▸ EXTRAHIERTER TEXT
============

Sommerserie „Geschmackssache“: Des Müllers Lust
„Zerkleinern, mischen, sieben: Das ist die Kunst der Müllerei“, sagt Josef Dom. Getreide kauft er direkt bei den Bauern, da kann er die Qualität bestimmen.
MUNDERKINGEN taz | Am Morgen steht der Storch auf der Mühle, als wartete er auf den Müller. Der Himmel über Munderkingen ist blau, die Donau scheint stillzustehen und der Müller frühstückt drinnen mit der Müllerin und lüftet die Geheimnisse des schwäbischen Knauzenweckens.
Mächtig liegt er auf dem Teller, für einen Esser fast schon zu viel, an einer Stelle ist der Teig herausgequollen und hat, wie es sich gehört, eine Wulst gebildet. Es geht um Oberflächenspannung, Gasbildung, Dehnbarkeit, Kleber, Dinkel, um Temperaturen und um Tradition, kurzum – das Brötchen zu backen ist eine Wissenschaft.
Doch Josef Dom ist kein Bäcker, sondern der dritte Müller in der Familie seit 1927, und wenn die Mühle nicht mahlt, hat der Bäcker nichts zu backen. Josef Dom steht auf.
Der Storch hockt immer noch hoch oben, der Müller führt unter das Schleppdach und weist auf die Annahmewanne. Bald werden hier die Bauern Weizen, Roggen und Dinkel anliefern. Vom Getreidehandel kauft Dom nicht einen Zentner. „Ich kenne jeden Betrieb, jeden Bauer, das ist der Unterschied!“ sagt er bestimmt. Dom zahlt nur für beste Qualität, den E- und den A-Weizen. E steht für Elite und ist der Spitzenweizen, A ist die zweithöchste Güte. Alles darunter, B- oder gar C-Weizen, lässt Dom nicht in seine Speicher.
Dioxin in Bioeiern, Darmkeime an Salatgurken, Pferdefleisch in Fertiglasagne - die Liste der Unappetitlichkeiten wird von Jahr zu Jahr länger. Lebensmittel sind Industriegüter - möglichst viel, möglichst billig, möglichst lange haltbar. Ist der Niedergang des Lebensmittelhandwerks besiegelt? Oder kann es dazu beitragen, ein neues Bewusstsein fürs Essen und Trinken zu wecken? Kann es dem Kunden das zurückgeben, was die Industrie verspielt hat: Vertrauen, Tradition, Regionalität? Acht Erkundungen in Deutschland. Nächsten Montag: die Imkerei Moritz aus dem Fläming in Brandenburg
Solide Walzenstühle
Drinnen in der Mühle mit ihren gefegten Dielen und den Deckenbalken kann man sich schnell verirren, nicht in der Breite, aber in der Höhe. Eine Geschoss, dann noch eins, dann noch ein weiteres und noch eins. Josef Dom bewegt sich wie ein Artist über die Ebenen, nimmt mal die Treppe, mal den Aufzug. Eben war er noch hier, schon ist er ganz oben, dann ruft’s von unten – als ob es Dom zweimal gäbe. Maschinen, Speicher, Papiersäcke, Werkzeug und jede Menge Rohrleitungen, nur das Korn bleibt unsichtbar.

============

▸ BEREITGESTELLTES MATERIAL
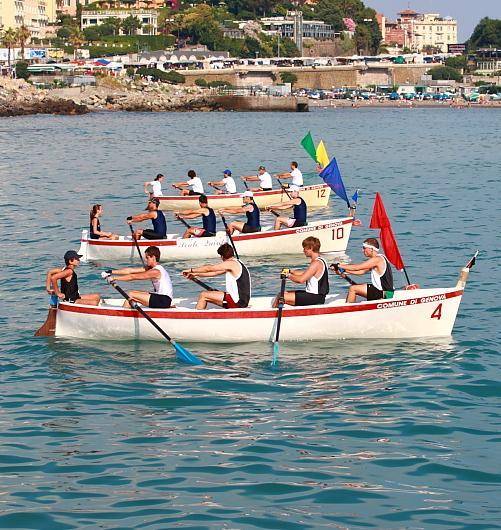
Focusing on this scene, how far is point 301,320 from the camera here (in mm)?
20828

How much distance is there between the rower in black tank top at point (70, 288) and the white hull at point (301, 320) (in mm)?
525

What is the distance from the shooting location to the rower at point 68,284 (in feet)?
71.3

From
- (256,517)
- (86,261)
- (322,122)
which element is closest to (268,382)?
(256,517)

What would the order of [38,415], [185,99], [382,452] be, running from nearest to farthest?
[382,452] < [38,415] < [185,99]

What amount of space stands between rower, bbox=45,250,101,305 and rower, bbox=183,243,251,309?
219 cm

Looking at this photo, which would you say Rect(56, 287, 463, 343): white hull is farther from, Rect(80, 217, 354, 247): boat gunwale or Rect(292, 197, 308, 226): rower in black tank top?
Rect(292, 197, 308, 226): rower in black tank top

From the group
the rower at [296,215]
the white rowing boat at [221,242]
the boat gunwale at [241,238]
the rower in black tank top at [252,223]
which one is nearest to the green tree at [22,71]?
the white rowing boat at [221,242]

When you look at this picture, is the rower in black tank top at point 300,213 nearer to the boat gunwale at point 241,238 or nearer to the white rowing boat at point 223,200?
the boat gunwale at point 241,238

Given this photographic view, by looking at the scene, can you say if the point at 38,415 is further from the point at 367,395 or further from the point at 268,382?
the point at 367,395

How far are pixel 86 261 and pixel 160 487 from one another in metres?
17.6

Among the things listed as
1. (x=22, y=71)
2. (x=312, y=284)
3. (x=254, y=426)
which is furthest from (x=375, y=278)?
(x=22, y=71)

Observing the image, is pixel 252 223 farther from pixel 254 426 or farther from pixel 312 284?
pixel 254 426

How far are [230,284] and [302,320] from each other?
145cm

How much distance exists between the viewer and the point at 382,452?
1584 cm
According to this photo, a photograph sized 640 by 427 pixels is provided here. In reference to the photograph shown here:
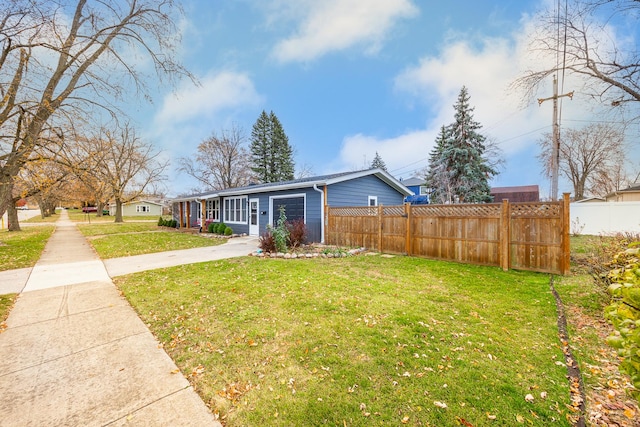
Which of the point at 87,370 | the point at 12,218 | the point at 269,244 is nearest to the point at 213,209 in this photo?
the point at 269,244

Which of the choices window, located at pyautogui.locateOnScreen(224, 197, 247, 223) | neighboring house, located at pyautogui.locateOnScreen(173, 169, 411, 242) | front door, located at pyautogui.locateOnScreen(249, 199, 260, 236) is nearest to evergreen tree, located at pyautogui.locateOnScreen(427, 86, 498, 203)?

============

▸ AUFGABENSTELLUNG
Wofür steht laut dem Text über die Mühle in Munderkingen der Buchstabe E bei der Einstufung des Weizens? Bitte stützen Sie sich ausschließlich auf den Text.

▸ ERGEBNIS
E steht für Elite und bezeichnet den Spitzenweizen.